> _OBJECTIVE_:
Answer these questions from the passage on administrative AWOL, each on its own line:
(a) According to the magistrate's report, what could counsel for the Secretary not find?
(b) Which Army Regulation did the government cite when it requested reconsideration?
(c) According to the district court, why did Thomas not have to report to Fort Bragg?

The district court concluded that the board’s ruling that Thomas was “administratively AWOL” was arbitrary and without basis in law, and unsupported by substantial evidence. The court held similarly *1420with respect to the board’s refusal to remove the record references to “deserter” and “DFRA” despite the board’s holding that these were a “nullity”.

Administrative AWOL

During the hearing before the district court, the magistrate inquired of the government about the statutory and regulatory authority for the designation “administrative AWOL”. Provided with none, the magistrate reported that:

Counsel for the Secretary, during hearings before the Magistrate, could not find any regulatory basis for an “administrative AWOL” nor articulate its origins in law. The Magistrate’s own research, with the aid of the library resources of the Tenth Circuit, has found only one case noting an “administrative” class of AWOL. However, that case was based on a 1953 Army Regulation which has no present day existing equivalent. [Emphasis in original.]

The government requested reconsideration, stating with that request that Army Regulation (AR) 630-10 authorized such a determination. Reconsideration was granted, with further argument.

AR 630-10 was described as containing guidance and procedures for Unit Commanders in “determining and reporting members who are AWOL or DFR”. (Its purpose is not, as the majority suggests, to protect the public treasury.) The district court observed that AR 630-10 does not define or use the term “administrative AWOL”, and the court described it as “seemingly, a status necessitated until more information is available.” The government has pointed to no error of law in this analysis.

The district court concluded that there was no statutory or regulatory authority for the Army to have declared Thomas “administratively” AWOL. The court also held that (1) the Army did not follow the provisions of AR 630-10; (2) Thomas was not afforded a hearing; and (3) in all events, Thomas was not AWOL because he was not absent from any post to which he had validly been assigned. The district court found that the Army itself recognized that Thomas was relieved at SWMSU. The district court held:

Upon the Army’s failure to either inform Major Thomas that he was to serve out his term at SMSU, or, to adjust (shorten) his active (AGR) time, it cannot now hold him to be “A.W.O.L.”, administratively or otherwise, during the period remaining after he properly declined reassignment.... He could not report back to SMSU because Col. Ondecker advised (“informed”) him he was relieved. He did not have to report to Fort Bragg, because it was an illegal order. He had no other place to go.

> _DATASET EXTRACT_:
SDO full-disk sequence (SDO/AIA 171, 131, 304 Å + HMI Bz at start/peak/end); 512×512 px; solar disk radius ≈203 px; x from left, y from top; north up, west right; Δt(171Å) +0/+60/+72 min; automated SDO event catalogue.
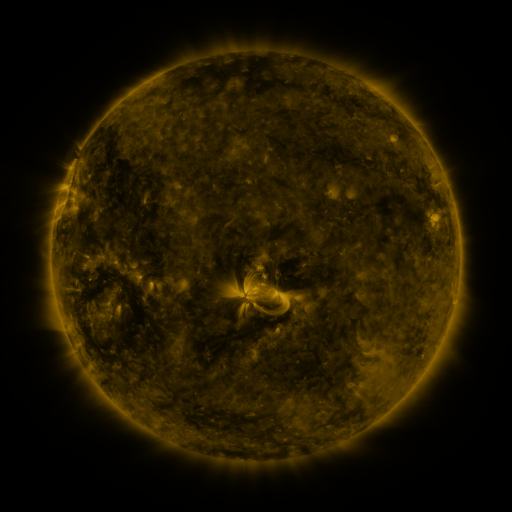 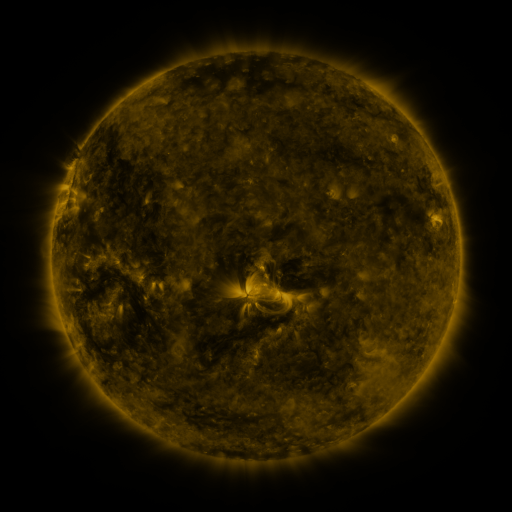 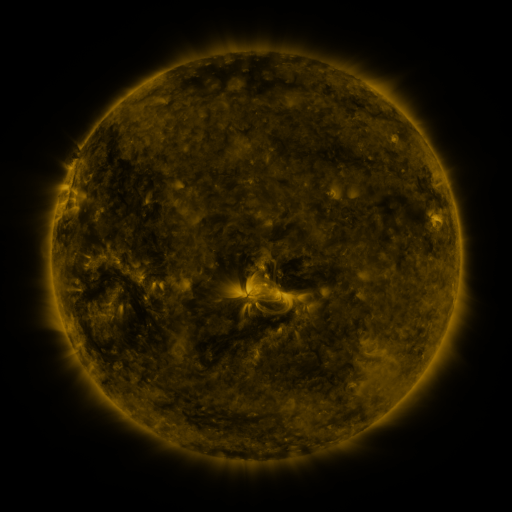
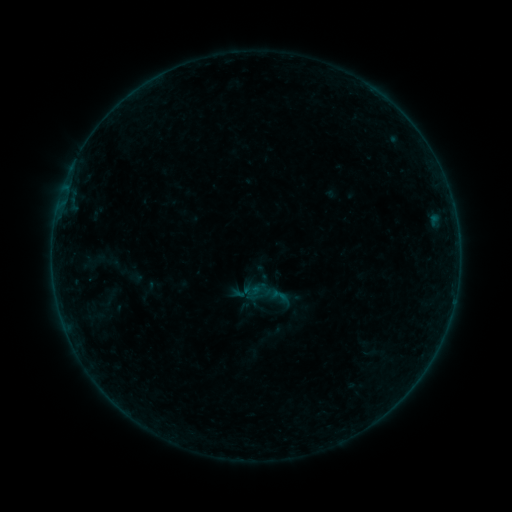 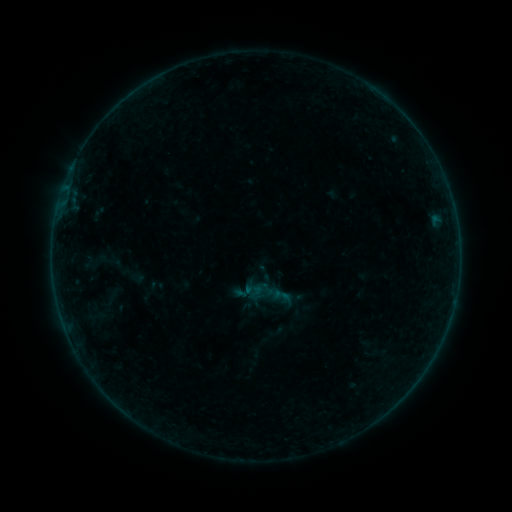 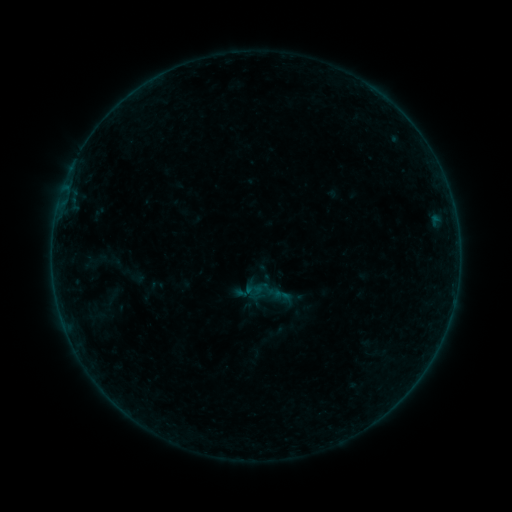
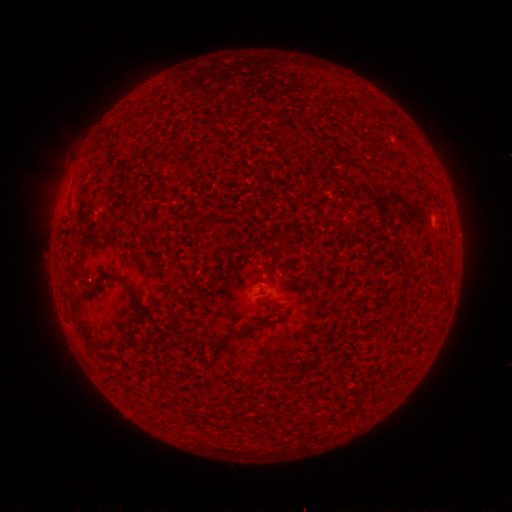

> _RESULT FOR THIS TASK_:
(a) Counsel could not find any regulatory basis for an "administrative AWOL."
(b) The government cited Army Regulation (AR) 630-10.
(c) He did not have to report there because it was an illegal order.